Work to complete ▸
1 > Decide whether each statement below agrees with the code excerpt. Answer yes or no for each and quote the words from the code excerpt that decide it. (a) The loop that transforms the sentences of each argument reports a wall time of 8 minutes 16 seconds. (b) In the position function, every sentence index greater than 2 receives the value 3. (c) The count_nouns function counts tags that contain 'VB'.
2 > Write out the passage of the code excerpt that begins at the words "for i, s in" and stops after the words "json_response = json.loads(response.text)", keeping it unchanged.

Document ▸
::::::
Parallel(n_jobs=4, require='sharedmem')(delayed(trnsfrm)(arg) for arg in d)

In [7]:
%%time
for argument in tqdm(d):
    sentences = argument['premises'][0]['sentences']
    ub_grams = vectorizer.transform(sentences)
    argument['premises'][0]['ub_grams'] = ub_grams

100%|████████████████████████████████████████████████████████████████████████████| 44279/44279 [08:16<00:00, 89.16it/s]

Wall time: 8min 16s





# Entities

See [DBpedia API](https://www.dbpedia-spotlight.org/api)

In [20]:
def spotting(argument):
    sentences = argument['premises'][0]['sentences']
    spotted = list()
    for i, s in enumerate(sentences):
        encoded = urllib.parse.quote(s)
        response = requests.get(f'https://api.dbpedia-spotlight.org/en/spot?text={encoded}',  headers={"accept":"application/json"})
        json_response = json.loads(response.text)
        if 'surfaceForm' in json_response['annotation']:
            spotted.append((i, json_response['annotation']['surfaceForm']['@name']))
    argument['premises'][0]['entities'] = spotted

## Surface Features

In [8]:
def position(argument):
    number_of_sents = len(argument['premises'][0]['sentences'])
    values = [3 if i > 2 else i for i in range(number_of_sents)]
    argument['premises'][0]['position'] = np.array(values)

In [9]:
def count_words(argument):
    counts = list()
    for s in argument['premises'][0]['sentences']:
        counts.append(len(word_tokenize(s)))
    argument['premises'][0]['word_counts'] = np.array(counts)

In [10]:
def count_nouns(argument):
    counts = list()
    for s in argument['premises'][0]['sentences']:
        tags = pos_tag(word_tokenize(s))
        count = sum([1 if 'NN' in t[1] else 0 for t in tags])
        counts.append(count)
    argument['premises'][0]['noun_counts'] = np.array(counts)

In [11]:
def tfisf(argument):
    n = len(argument['premises'][0]['sentences'])
    values = np.full(n, 0.0)
    for i in range(n):
        values[i] = np.sum(d[0]['premises'][0]['ub_grams'][:, i])
        
    argument['premises'][0]['tfisf'] = values

In [12]:
def btfisf(argument):
    n = len(argument['premises'][0]['sentences'])
::::::
Records provided ▸

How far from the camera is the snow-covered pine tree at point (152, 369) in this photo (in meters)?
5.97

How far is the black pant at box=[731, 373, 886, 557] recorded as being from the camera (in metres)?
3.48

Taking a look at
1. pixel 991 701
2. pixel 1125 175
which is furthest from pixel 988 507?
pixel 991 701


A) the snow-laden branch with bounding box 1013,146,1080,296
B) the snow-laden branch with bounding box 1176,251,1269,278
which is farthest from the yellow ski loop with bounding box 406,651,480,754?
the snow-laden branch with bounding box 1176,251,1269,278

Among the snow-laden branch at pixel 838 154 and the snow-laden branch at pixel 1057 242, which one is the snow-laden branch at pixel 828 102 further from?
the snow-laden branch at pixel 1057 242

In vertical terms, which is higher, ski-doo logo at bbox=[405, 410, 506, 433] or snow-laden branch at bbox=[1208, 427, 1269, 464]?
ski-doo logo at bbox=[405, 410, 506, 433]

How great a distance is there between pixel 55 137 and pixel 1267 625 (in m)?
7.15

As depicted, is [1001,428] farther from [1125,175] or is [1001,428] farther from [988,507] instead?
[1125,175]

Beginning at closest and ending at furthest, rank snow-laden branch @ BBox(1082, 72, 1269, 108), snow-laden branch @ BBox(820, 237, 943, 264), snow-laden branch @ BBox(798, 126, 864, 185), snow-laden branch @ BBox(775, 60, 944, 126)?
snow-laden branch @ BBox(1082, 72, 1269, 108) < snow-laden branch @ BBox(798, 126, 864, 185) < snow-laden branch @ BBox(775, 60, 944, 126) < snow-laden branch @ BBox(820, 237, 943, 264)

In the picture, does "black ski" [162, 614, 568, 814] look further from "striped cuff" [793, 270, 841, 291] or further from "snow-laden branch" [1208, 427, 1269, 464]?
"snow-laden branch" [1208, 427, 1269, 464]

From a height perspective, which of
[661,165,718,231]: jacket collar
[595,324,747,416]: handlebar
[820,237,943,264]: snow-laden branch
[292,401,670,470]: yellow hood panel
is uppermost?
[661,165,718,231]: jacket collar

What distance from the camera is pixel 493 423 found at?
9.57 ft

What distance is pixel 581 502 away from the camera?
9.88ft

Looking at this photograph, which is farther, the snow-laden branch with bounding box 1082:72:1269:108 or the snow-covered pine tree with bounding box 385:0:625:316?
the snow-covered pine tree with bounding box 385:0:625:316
::::::
Expected responses ▸
1 >
(a) Yes: "Wall time: 8min 16s"
(b) Yes: "values = [3 if i > 2 else i for i in range(number_of_sents)]"
(c) No: "count = sum([1 if 'NN' in t[1] else 0 for t in tags])"

2 >
for i, s in enumerate(sentences):
        encoded = urllib.parse.quote(s)
        response = requests.get(f'https://api.dbpedia-spotlight.org/en/spot?text={encoded}',  headers={"accept":"application/json"})
        json_response = json.loads(response.text)